WORK TASK: For this task, output every entry below exactly and omit the pictures.

SOURCE DATA:
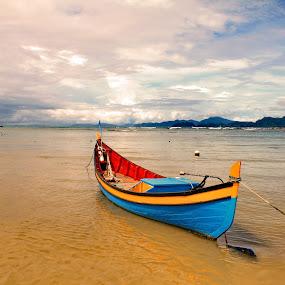 by Riza Umary - Transportation Boats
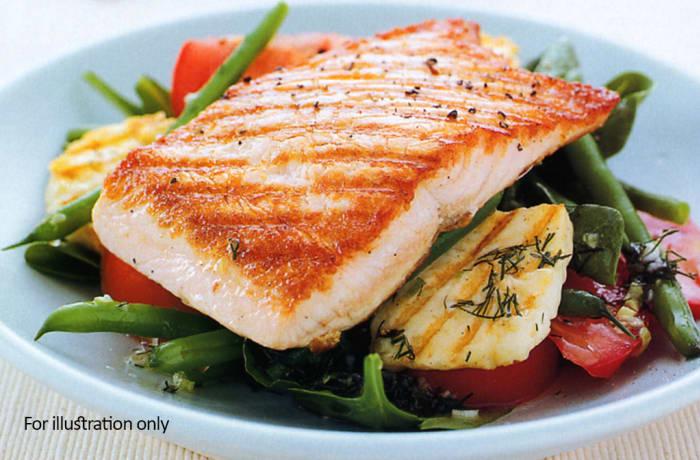 Starters - Salads - Salmon & Haloumi Salad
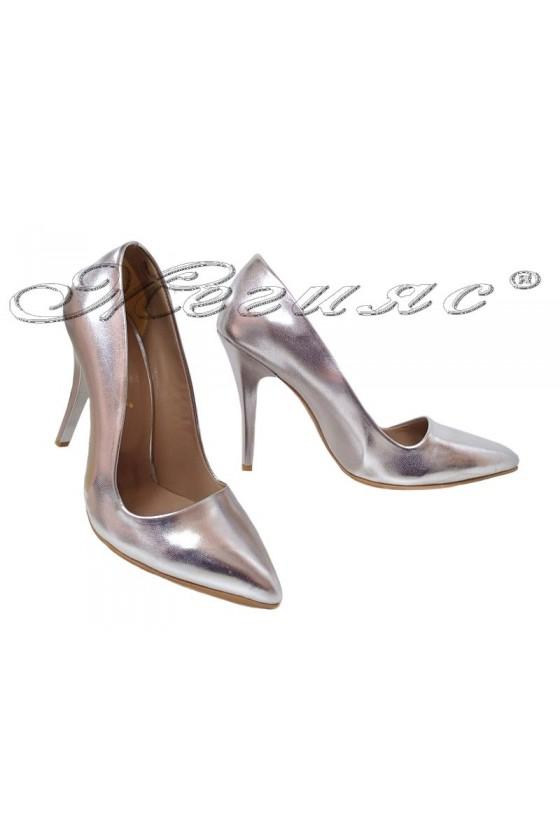 Дамски обувки 308 сребърни елегантни висок ток еко кожа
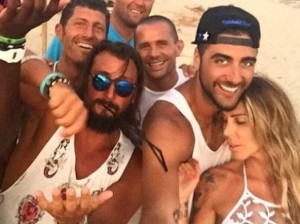 Guendalina-Canessa-a-Formentera-flirta-con-il-cestista-Aradori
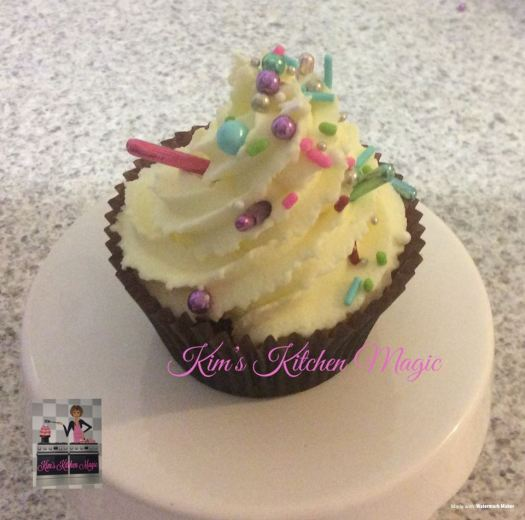 Vanilla cupcake with Buttercream and sprinkles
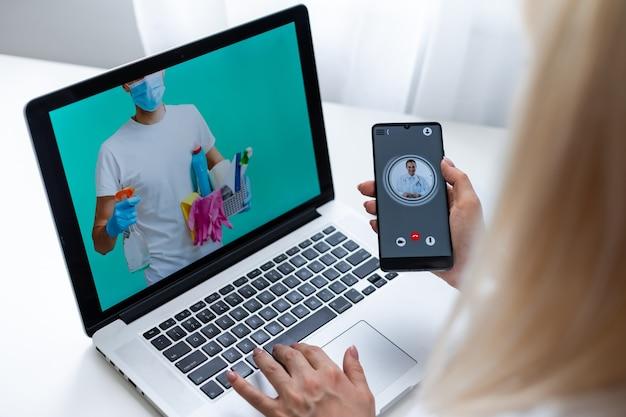 Femme commande le nettoyage en ligne sur un ordinateur portable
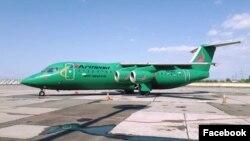 Самолет авиакомпании Armenia Airways в ереванском аэропорту «Звартноц»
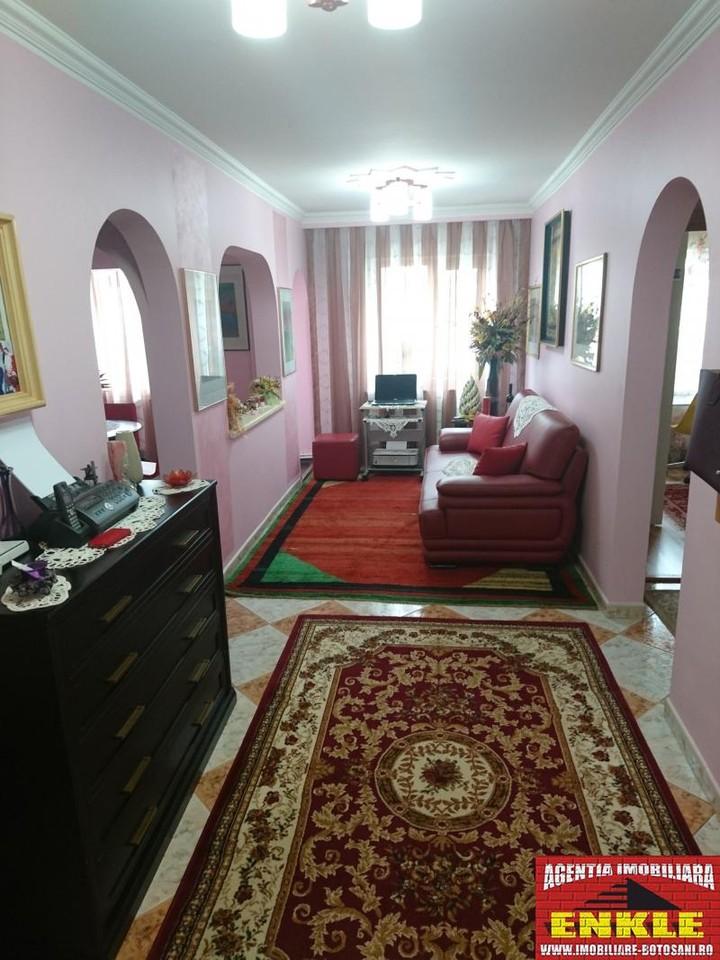 Apartament 4 camere, zona Directia Muncii-2956-0
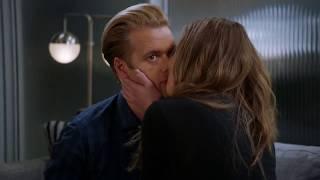Great News NBC 2x13 Early Retirement Season Finale Sneak Peek #1
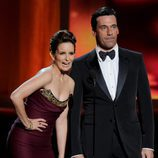 Jon Hamm y Tina Fey en los Emmy 2012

RESPONSE AREA:
 by Riza Umary - Transportation Boats
 Starters - Salads - Salmon & Haloumi Salad
 Дамски обувки 308 сребърни елегантни висок ток еко кожа
 Guendalina-Canessa-a-Formentera-flirta-con-il-cestista-Aradori
 Vanilla cupcake with Buttercream and sprinkles
 Femme commande le nettoyage en ligne sur un ordinateur portable
 Самолет авиакомпании Armenia Airways в ереванском аэропорту «Звартноц»
 Apartament 4 camere, zona Directia Muncii-2956-0
Great News NBC 2x13 Early Retirement Season Finale Sneak Peek #1
 Jon Hamm y Tina Fey en los Emmy 2012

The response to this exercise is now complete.